- [Tasks to carry out]
• a. In the dma-buf patch below, through which devices do user space applications make ioctl calls to allocate and export GPU buffers?
• b. Please say whether each statement agrees with the dma-buf patch below, answering yes or no and quoting the deciding words: (i) When a GPU buffer is registered, the dma-buf file descriptor is supplied as an extra parameter. (ii) The new uverbs commands are introduced in this same patch. (iii) The patch creates two new files.
• c. List every file path named in the change summary of the dma-buf patch below.

- [Selected passage]

----------

[RFC PATCH 1/3] RDMA/umem: Support importing dma-buf as user memory region

[Date Prev][Date Next][Thread Prev][Thread Next][Date Index][Thread Index]

 



Dma-buf, a standard cross-driver buffer sharing mechanism, is chosen to
be the basis of a non-proprietary approach for supporting RDMA to/from
buffers allocated from device local memory (e.g. GPU VRAM).

Dma-buf is supported by mainstream GPU drivers. By using ioctl calls
via the devices under /dev/dri/, user space applications can allocate
and export GPU buffers as dma-buf objects with associated file
descriptors.

In order to use the exported GPU buffers for RDMA operations, the RDMA
driver needs to be able to import dma-buf objects. This happens at the
time of memory registration. A GPU buffer is registered as a special
type of user space memory region with the dma-buf file descriptor as
an extra parameter. The uverbs API needs to be extended to allow the
extra parameter be passed from user space to kernel.

Implements the common code for pinning and mapping dma-buf pages and
adds config option for RDMA driver dma-buf support. The common code
is utilized by the new uverbs commands introduced by follow-up patches.

Signed-off-by: Jianxin Xiong <jianxin.xiong@xxxxxxxxx>
Reviewed-by: Sean Hefty <sean.hefty@xxxxxxxxx>
Acked-by: Michael J. Ruhl <michael.j.ruhl@xxxxxxxxx>
---
 drivers/infiniband/Kconfig            |  10 ++++
 drivers/infiniband/core/Makefile      |   1 +
 drivers/infiniband/core/umem.c        |   3 +
 drivers/infiniband/core/umem_dmabuf.c | 100 ++++++++++++++++++++++++++++++++++
 include/rdma/ib_umem.h                |   2 +
 include/rdma/ib_umem_dmabuf.h         |  50 +++++++++++++++++
 6 files changed, 166 insertions(+)
 create mode 100644 drivers/infiniband/core/umem_dmabuf.c
 create mode 100644 include/rdma/ib_umem_dmabuf.h

diff --git a/drivers/infiniband/Kconfig b/drivers/infiniband/Kconfig
index ade8638..1dcfc59 100644
--- a/drivers/infiniband/Kconfig
+++ b/drivers/infiniband/Kconfig
@@ -63,6 +63,16 @@ config INFINIBAND_ON_DEMAND_PAGING
 	  memory regions without pinning their pages, fetching the
 	  pages on demand instead.
 
+config INFINIBAND_DMABUF
+	bool "InfiniBand dma-buf support"

----------

- [Provided data]
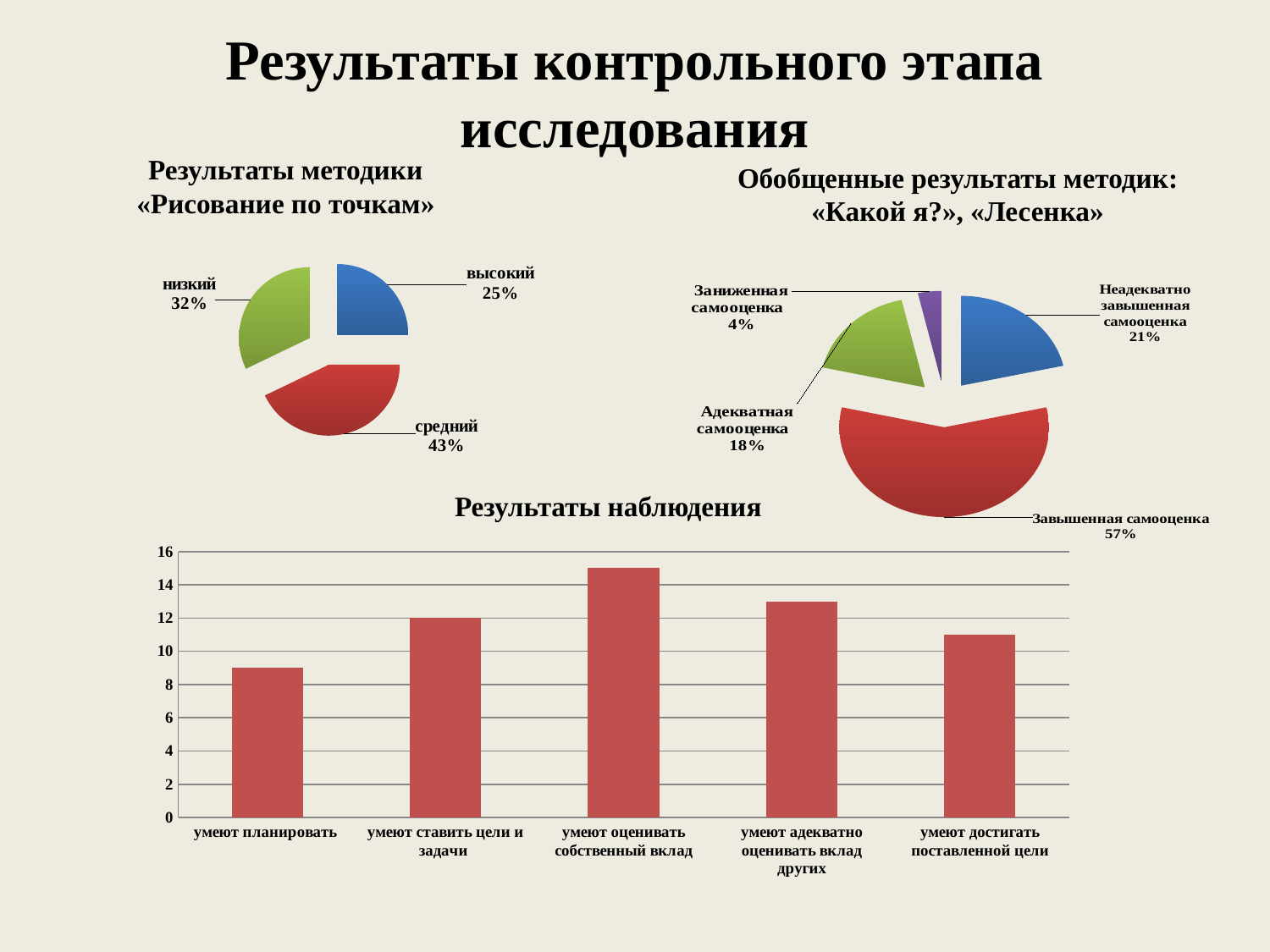
In the pie chart «Рисование по точкам», which category has the smallest share? высокий In the pie chart «Какой я?», «Лесенка», what share is labelled «Адекватная самооценка»? 18% In the pie chart «Рисование по точкам», what is the difference between the «низкий» and «высокий» shares? 7% In the chart «Результаты наблюдения», how many categories are shown on the x axis? 5 What kind of chart is «Результаты наблюдения»? bar chart In the chart «Результаты наблюдения», which category has the highest bar? умеют оценивать собственный вклад In the pie chart «Какой я?», «Лесенка», which is larger: «Неадекватно завышенная самооценка» or «Заниженная самооценка»? Неадекватно завышенная самооценка In the pie chart «Какой я?», «Лесенка», how many slices are there? 4 In the pie chart «Какой я?», «Лесенка», which category has the largest share? Завышенная самооценка In the pie chart «Рисование по точкам», what share is labelled «средний»? 43% In the chart «Результаты наблюдения», is the value for «умеют адекватно оценивать вклад других» greater or less than 12? greater In the chart «Результаты наблюдения», which category has the lowest bar? умеют планировать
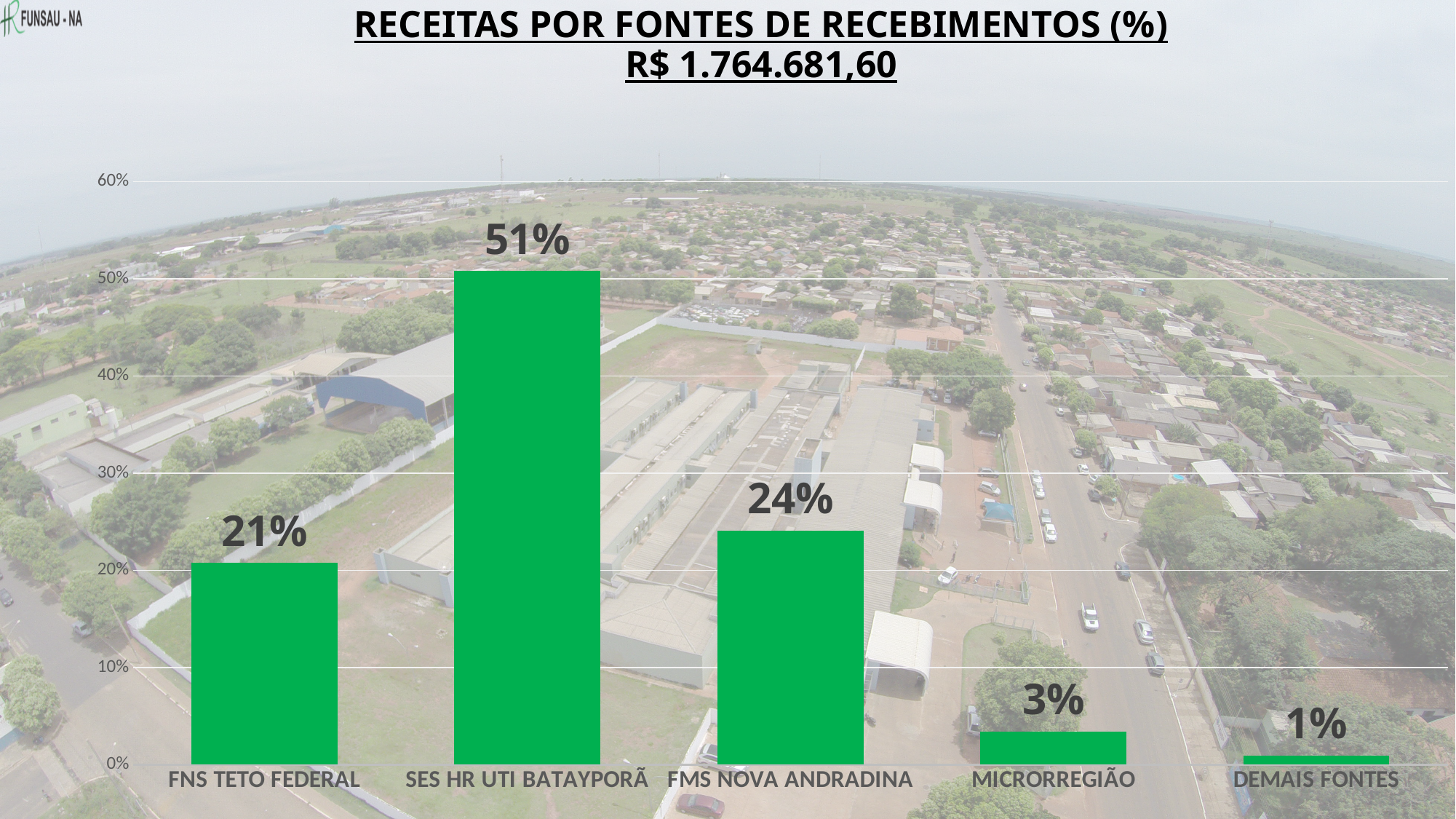
Which category has the lowest value? DEMAIS FONTES Which category has the highest value? SES HR UTI BATAYPORÃ What is the value for FMS NOVA ANDRADINA? 24% How many categories are shown in the chart? 5 What total amount in R$ is shown in the chart title? R$ 1.764.681,60 What kind of chart is shown on the slide? bar chart What is the value for FNS TETO FEDERAL? 21% What is the value for MICRORREGIÃO? 3% Which is larger, the value for FNS TETO FEDERAL or the value for FMS NOVA ANDRADINA? FMS NOVA ANDRADINA What is the difference between the values for SES HR UTI BATAYPORÃ and FMS NOVA ANDRADINA? 27% What is the value for DEMAIS FONTES? 1% What is the value for SES HR UTI BATAYPORÃ? 51%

----------

- [Solution list]
• a. The devices under /dev/dri/.

• b.
(i) Yes: "with the dma-buf file descriptor as an extra parameter"
(ii) No: "introduced by follow-up patches"
(iii) Yes: "create mode 100644 drivers/infiniband/core/umem_dmabuf.c" and "create mode 100644 include/rdma/ib_umem_dmabuf.h"

• c.
drivers/infiniband/Kconfig
drivers/infiniband/core/Makefile
drivers/infiniband/core/umem.c
drivers/infiniband/core/umem_dmabuf.c
include/rdma/ib_umem.h
include/rdma/ib_umem_dmabuf.h